The Beaverhead River, particularly the upper stretch between Clark Canyon Reservoir and Barretts Diversion Dam, is perhaps the most difficult river to fish in Montana. Heavy use, large and fussy brown trout, small nymphs, delicate tippets, frequent difficult water conditions and the twisty nature of the river all conspire to make fly fishing the Beaverhead River a difficult experience.

But the difficulty is not without rewards. The Beaverhead River is prime water for fly fishing for large brown trout - real large brown trout. A common brown trout, particularly on the upper section, ranges from twelve to fifteen inches. Larger browns, stretching well past the twenty-inch mark, are also present in high numbers. For the angler looking to chase trophy-sized brown trout, the Beaverhead River should be on the top of any list.

Before heading out to the Beaverhead River, a word should be said about its flows and how they are regulated, as they greatly affect fishing. Clark Canyon Reservoir regulates the flow of the Beaverhead River. During the late winter period and in spring, the reservoir fills up, slowing the current in the river down substantially (water is witheld from the river to fill the reservoir). In the summer, the reservoir releases significant flows of cold water that are siphoned off for irrigation at Barretts Diversion Dam. This diversion dam frequently takes half or more of the water in the river, thus leaving the stretch below the diversion dam with low water throughout much of the summer.

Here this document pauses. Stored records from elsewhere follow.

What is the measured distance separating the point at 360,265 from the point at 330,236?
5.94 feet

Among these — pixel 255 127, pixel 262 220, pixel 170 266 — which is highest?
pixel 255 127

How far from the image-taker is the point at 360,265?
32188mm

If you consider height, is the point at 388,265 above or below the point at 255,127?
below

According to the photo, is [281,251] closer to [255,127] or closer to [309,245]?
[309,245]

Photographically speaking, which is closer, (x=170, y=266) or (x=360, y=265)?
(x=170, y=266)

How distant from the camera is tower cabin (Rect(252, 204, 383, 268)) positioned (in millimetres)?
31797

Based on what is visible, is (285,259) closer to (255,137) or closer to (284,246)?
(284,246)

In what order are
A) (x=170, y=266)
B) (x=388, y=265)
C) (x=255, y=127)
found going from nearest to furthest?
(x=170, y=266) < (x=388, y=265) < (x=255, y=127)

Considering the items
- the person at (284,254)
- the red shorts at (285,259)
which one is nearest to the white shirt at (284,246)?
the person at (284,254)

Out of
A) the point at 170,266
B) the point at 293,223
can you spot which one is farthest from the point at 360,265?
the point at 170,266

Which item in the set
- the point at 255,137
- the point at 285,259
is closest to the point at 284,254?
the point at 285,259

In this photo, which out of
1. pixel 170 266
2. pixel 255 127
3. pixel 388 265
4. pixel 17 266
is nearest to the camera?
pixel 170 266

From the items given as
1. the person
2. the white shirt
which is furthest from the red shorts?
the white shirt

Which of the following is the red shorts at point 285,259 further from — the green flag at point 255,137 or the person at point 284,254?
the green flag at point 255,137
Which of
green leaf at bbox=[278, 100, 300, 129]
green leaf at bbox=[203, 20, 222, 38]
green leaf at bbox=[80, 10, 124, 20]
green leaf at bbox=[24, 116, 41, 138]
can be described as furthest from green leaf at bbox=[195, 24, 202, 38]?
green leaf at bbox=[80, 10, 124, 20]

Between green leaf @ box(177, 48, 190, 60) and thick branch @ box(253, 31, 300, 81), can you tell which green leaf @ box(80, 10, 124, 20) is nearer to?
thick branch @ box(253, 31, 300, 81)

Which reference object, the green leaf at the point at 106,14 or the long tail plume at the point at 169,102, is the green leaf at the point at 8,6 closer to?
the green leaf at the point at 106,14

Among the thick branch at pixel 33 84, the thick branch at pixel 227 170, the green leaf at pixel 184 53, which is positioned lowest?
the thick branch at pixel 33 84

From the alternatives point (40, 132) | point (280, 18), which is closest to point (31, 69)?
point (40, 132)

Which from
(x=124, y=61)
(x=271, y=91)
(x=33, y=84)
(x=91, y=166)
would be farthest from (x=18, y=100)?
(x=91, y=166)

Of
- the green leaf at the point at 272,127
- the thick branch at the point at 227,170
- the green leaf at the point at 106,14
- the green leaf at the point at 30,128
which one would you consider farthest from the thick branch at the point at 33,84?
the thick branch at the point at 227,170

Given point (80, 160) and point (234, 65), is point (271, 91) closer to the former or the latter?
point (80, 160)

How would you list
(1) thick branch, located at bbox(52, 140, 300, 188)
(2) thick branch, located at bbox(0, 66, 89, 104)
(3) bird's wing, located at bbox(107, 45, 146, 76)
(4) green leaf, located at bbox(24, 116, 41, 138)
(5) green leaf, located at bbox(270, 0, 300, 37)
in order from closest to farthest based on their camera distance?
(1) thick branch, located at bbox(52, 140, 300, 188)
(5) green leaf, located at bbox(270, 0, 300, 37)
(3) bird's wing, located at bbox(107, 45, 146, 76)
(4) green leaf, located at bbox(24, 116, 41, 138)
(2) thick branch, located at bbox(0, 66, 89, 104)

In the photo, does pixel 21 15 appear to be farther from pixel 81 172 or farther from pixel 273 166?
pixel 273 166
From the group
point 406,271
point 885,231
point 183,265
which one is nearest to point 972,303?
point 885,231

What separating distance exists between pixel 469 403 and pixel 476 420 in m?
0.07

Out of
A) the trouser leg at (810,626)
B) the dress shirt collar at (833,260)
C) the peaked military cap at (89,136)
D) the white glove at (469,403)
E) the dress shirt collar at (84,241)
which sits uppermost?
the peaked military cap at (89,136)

Fly Fishing on the Beaverhead River 
Photo Use Guidelines

Prime float fishing flows between Clark Canyon Reservoir and Barretts Diversion Dam is considered to be 600-1000 cfs. At this flow rate, wade fly fishing is difficult. Wade fishing is not particularly easy on the upper stretch to begin with, and with high flows, wade anglers are frequently not able to fight the fast and deep current to cross the Beaverhead River to prime fishing holes. Better wade angler flows occur when the river drops to 300 cfs. When the river flows over 1500 cfs, fishing becomes next to impossible for wade anglers and exceptionally difficult for float anglers. At these high flow rates, the Beaverhead River can become muddy and very turbid, limiting flyfishing success. Additionally, the high flows only add to a normally fast current that whisk the float angler downstream that much faster, making presentation difficult.

Typical flows on the Beaverhead River in winter range between 100-300 cfs, but can fall to as low as 50 cfs or less, leading to winter kill. In May and early June, flows average around 1000 cfs, but can balloon to over 1500 cfs in high water years. The river then begins to creep down, settling into August with flows around 600-800 cfs, although it can be substantially lower during drought conditions. As the water is released from Clark Canyon Reservoir, the summer flows are still cool.